In all this, however, one question remains to be asked: "Will Africa and Africans ever be liberated from the shackles of its past history of European Slave Trade and Colonial dispossessions, as well as from the present-day, Western powers' 'neo-colonial' agenda in the continent?" Your guess is as good as mine!
However, whatever happens, it is our hope in this short write-up, that the curiosity the response of the renowned Ghanaian author, Ama ata Aidoo, has aroused in many of our young Africans of today, is a promise that gives much hope for the future. It is a promise of optimism for the future, and not pessimism. If there is anything Africans need today, it is optimism and courage to take their destiny by their own hands, and know that 'God help those who help themselves.'
Nobody will build your continent or society for you, if you do not do it yourself. God will not send his Angels from heavens to do that for you. Because it will amount to insulting God himself, who in his infinite wisdom, has blessed you with both intelligence and freedom, and with myriads of good talents, to help you transform your lives and society yourselves!

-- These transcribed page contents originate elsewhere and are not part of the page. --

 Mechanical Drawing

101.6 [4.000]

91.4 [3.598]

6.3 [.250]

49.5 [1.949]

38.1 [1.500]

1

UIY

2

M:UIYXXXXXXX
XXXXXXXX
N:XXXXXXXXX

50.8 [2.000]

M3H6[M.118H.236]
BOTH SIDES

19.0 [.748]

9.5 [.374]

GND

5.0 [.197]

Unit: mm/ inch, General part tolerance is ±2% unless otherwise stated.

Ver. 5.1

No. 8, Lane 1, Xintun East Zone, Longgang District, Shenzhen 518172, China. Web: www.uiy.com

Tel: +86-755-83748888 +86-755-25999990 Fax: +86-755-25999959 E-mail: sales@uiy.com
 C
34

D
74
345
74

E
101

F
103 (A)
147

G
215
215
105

The task of liberating Africa from the shackles and trappings of its colonial past and Western neo-colonial agenda in the continent, is a task that awaits Africans themselves. Nobody will do that for you. As the saying goes, "You must work out your salvation by yourself."
This is why Ama ata Aidoo, in that her interview cited at the beginning of this article, spoke of 500 years of European exploitation and plundering of African resources. And concluded it rhetorically, thus:
"It is not a question of forgiveness. I have nothing against you. My point is that you did, and you are doing for your survival what is necessary. We can't blame you for that. The fact that we didn't do enough for our own survival, and we are not still doing enough for our survival, that is not your problem."
Yes, much of the problem with Africa today have their origins in European colonial history with the continent. But after many years of political independence, the problem with Africa is NOT the Whiteman as such, but the African politician, FEAR, and the way an average African still reasons.
The Kenyan pan-Africanist, human rights advocate and law Professor, PLO Lumumba, once said, "The African politician is Africa's curse!" Added to it is the way an average African still reasons. An average African is yet to develop the mental attitude, mental capacity and toughness of mind, to know that the greatest value in life is freedom. And that freedom itself is not an Ocean where you easily walk into. It demands sacrifices and total dedication, to achieve your freedom and that of your people!
Until there is mental liberation, an average African can hardly recognize that the struggle for liberation of his people is a 'divine' task that beckons on every conscientious African today. He will come to know that Africa is not yet free, and that the 'African politician' is the biggest obstacle in the struggle for African liberation and development. The African politician who chooses to serve as agent of 'neo-colonialism' at the expense of his own people and country, is the bane of modern African society.
Not until Africans come to this realization and begin to do something about it, they should stop blaming the Whiteman as the cause of Africa's woes!